Rossi destacou que alguns chutes, como o de Erick pelo Vitória na Copa do Brasil, têm características que os tornam praticamente indefensáveis no momento da finalização. Segundo ele, a visão do goleiro é frequentemente encoberta por atacantes e defensores, e a tomada de decisão precisa ocorrer em frações de segundo — fatores que, somados, explicam parte da sequência negativa que vem sendo questionada.

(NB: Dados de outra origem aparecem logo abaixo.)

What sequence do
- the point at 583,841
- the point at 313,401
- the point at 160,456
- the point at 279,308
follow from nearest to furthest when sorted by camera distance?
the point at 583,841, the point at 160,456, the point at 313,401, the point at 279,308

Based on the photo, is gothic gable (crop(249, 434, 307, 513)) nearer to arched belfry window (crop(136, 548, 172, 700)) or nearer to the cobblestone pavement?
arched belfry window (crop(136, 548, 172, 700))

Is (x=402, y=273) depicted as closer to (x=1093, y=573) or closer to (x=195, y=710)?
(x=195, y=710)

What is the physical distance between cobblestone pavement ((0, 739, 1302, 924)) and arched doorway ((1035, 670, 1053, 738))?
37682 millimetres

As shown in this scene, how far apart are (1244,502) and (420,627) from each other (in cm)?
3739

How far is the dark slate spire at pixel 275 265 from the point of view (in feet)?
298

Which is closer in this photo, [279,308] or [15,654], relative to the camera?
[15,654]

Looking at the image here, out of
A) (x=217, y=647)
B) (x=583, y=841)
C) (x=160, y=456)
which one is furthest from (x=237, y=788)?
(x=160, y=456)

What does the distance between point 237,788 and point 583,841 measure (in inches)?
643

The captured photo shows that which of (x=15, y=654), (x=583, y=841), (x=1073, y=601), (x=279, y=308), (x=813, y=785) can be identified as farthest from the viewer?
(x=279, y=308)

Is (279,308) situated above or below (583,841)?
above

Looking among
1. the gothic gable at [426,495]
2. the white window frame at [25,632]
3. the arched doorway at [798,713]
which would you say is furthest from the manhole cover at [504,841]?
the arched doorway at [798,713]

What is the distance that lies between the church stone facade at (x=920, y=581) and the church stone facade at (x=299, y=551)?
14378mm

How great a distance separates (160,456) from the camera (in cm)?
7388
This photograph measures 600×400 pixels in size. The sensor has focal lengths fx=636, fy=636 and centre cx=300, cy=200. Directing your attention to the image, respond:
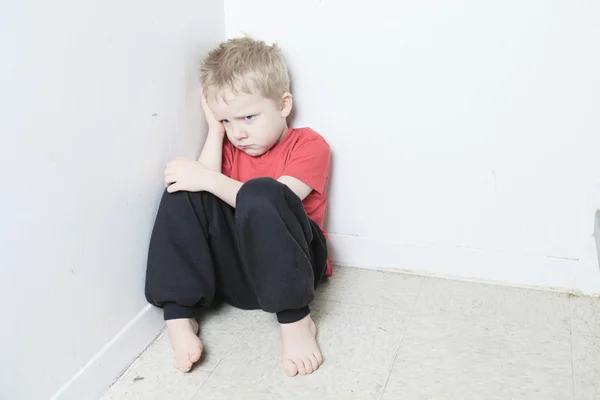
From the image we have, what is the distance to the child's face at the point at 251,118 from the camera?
1.12 m

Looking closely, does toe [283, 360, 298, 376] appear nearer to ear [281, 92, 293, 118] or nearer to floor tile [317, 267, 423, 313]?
floor tile [317, 267, 423, 313]

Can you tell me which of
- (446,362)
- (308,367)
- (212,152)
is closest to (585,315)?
(446,362)

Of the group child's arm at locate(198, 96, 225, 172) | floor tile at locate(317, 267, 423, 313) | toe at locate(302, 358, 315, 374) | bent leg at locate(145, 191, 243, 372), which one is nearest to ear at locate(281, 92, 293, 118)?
child's arm at locate(198, 96, 225, 172)

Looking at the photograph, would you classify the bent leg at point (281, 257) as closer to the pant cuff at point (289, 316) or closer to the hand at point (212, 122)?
the pant cuff at point (289, 316)

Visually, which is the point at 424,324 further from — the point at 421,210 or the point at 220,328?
the point at 220,328

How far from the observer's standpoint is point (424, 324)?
1139 millimetres

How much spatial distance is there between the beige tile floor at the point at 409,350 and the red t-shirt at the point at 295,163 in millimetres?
189

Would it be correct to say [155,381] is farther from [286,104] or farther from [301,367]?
[286,104]

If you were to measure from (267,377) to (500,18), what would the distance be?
2.39ft

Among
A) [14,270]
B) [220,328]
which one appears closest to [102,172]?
[14,270]

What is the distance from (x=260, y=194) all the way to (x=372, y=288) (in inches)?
15.0

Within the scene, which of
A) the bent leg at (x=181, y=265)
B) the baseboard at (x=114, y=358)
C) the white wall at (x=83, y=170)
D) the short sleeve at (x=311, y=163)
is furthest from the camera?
the short sleeve at (x=311, y=163)

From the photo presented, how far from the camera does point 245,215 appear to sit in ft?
3.34

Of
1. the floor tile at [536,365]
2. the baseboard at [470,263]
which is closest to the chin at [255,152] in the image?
the baseboard at [470,263]
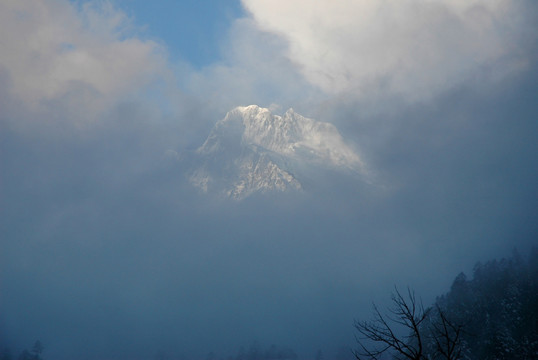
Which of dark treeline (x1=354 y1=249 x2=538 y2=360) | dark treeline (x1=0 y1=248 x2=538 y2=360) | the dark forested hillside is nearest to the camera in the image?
dark treeline (x1=354 y1=249 x2=538 y2=360)

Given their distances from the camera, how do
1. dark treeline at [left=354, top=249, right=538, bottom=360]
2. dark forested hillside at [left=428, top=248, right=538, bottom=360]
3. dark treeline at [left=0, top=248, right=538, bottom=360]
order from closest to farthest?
dark treeline at [left=354, top=249, right=538, bottom=360]
dark treeline at [left=0, top=248, right=538, bottom=360]
dark forested hillside at [left=428, top=248, right=538, bottom=360]

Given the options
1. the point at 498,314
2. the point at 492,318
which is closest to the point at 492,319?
the point at 492,318

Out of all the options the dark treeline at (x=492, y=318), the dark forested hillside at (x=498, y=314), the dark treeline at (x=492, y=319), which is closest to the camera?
the dark treeline at (x=492, y=319)

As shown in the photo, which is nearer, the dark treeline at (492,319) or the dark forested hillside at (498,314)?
the dark treeline at (492,319)

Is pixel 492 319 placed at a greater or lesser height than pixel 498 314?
lesser

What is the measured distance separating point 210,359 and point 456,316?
14095cm

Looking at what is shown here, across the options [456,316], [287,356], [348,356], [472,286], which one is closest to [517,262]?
[472,286]

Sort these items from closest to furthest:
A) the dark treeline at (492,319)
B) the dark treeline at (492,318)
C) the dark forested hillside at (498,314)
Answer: the dark treeline at (492,319) → the dark treeline at (492,318) → the dark forested hillside at (498,314)

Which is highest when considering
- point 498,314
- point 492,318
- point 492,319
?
point 498,314

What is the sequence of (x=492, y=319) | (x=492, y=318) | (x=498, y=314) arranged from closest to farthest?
(x=492, y=319) < (x=492, y=318) < (x=498, y=314)

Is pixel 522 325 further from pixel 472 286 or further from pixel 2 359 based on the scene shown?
pixel 2 359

No balanço de 2026, o goleiro sofreu oito gols em finalizações de longa distância. Em três desses lances — contra Castillo (Lanús), Pitta (Bragantino) e Vitinho (Internacional) — Rossi estava adiantado em função do desenrolar da jogada; nos outros cinco, estava posicionado na meta. Para preservar o foco, o jogador afirma não acompanhar redes sociais e remete à experiência de quase dez anos entre Boca Juniors e Flamengo para lidar com a pressão.
Com o clássico contra o Botafogo marcado para domingo, às 16h, no Maracanã, a tendência é que Rossi siga como titular. Ainda assim, a sequência de gols de fora da área amplia a cobrança da torcida e alimenta um debate técnico interno: se por um lado o arqueiro tem carta branca do clube, por outro sobra a necessidade concreta de reduzir a exposição a finalizações de longa distância e de ajustar posicionamentos em momentos decisivos.